The national media here has deemed the Berliner Zeitung acquisition Germany’s Bezos moment, a designation the couple has rebuffed. “We don’t engage in this discussion,” Silke told me. “We want to do a good job, and we hope that our staff is seeing the good in this move, and also that we can stabilize and develop the newspapers so that our customers are happy and we can gain new customers.” Silke declined to disclose the acquisition price (she said the newly-acquired company has about 180 employees).

Do the first-time newspaper-owning Friedrichs have the ability to figure out how to run a news business in 2019? Does anybody? It will not be easy. Similar market pressures are at work in Germany as in the U.S.: German media giant Axel Springer, the largest publisher in Europe, just announced sweeping cuts at its two biggest newspapers, Bild and Welt, shortly after U.S. private equity giant KKR became the company’s largest shareholder.

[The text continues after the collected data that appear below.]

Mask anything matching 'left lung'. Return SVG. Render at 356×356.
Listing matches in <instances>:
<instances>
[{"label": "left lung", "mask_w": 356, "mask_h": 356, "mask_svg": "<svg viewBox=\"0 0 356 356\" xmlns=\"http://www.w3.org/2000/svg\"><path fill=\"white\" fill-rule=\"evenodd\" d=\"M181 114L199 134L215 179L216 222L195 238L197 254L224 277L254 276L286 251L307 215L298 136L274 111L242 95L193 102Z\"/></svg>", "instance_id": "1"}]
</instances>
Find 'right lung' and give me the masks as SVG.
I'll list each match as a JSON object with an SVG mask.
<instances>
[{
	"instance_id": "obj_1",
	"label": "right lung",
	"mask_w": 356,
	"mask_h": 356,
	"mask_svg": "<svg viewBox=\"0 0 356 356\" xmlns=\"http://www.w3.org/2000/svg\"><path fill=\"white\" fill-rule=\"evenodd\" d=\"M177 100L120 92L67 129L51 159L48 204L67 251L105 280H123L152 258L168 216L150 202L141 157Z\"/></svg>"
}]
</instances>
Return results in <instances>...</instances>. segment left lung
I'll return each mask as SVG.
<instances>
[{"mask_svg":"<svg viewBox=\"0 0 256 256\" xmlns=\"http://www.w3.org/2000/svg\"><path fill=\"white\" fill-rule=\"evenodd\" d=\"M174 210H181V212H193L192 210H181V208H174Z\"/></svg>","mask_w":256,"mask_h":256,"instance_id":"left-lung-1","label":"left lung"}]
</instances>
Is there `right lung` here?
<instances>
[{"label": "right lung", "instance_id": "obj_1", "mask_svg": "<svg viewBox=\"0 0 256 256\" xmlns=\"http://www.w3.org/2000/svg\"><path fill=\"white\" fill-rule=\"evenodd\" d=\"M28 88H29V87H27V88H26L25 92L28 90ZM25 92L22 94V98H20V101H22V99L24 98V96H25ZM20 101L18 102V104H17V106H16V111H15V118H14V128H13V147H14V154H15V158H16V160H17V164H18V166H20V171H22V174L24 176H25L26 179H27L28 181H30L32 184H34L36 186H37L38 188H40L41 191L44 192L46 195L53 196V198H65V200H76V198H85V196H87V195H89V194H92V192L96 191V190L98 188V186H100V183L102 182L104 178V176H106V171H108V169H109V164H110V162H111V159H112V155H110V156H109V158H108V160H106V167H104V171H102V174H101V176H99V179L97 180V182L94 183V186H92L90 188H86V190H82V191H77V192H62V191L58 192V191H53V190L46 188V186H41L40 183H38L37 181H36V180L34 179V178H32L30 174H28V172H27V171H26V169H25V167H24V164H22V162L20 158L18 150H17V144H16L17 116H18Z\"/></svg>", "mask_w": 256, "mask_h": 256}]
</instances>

While it’s impossible to know how the Berliner Zeitung will fare, some outside observers have been “cautiously positive,” crediting the pair with bringing fresh eyes and a promise of civic engagement. One report said the new owners “appeared modest” in front of the paper’s editorial staff, which was well received. “Our society is facing a lot of challenges, and [we thought the acquisition] could be a wonderful opportunity to support,” Silke told me.

Perhaps that’s the best the Berliner Zeitung, or anyone in the US media with a new, rich boss, can hope for right now. Either you pick an “establishment” place and pray for the best; work at a digital media roll-up conglomerate “worth” a few hundred million dollars betting that it’s the one Comcast or Disney or AT&T eventually gets tricked into buying; or pray that your new benevolent millionaire or billionaire owner is actually One Of The Good Ones. Viel Glück!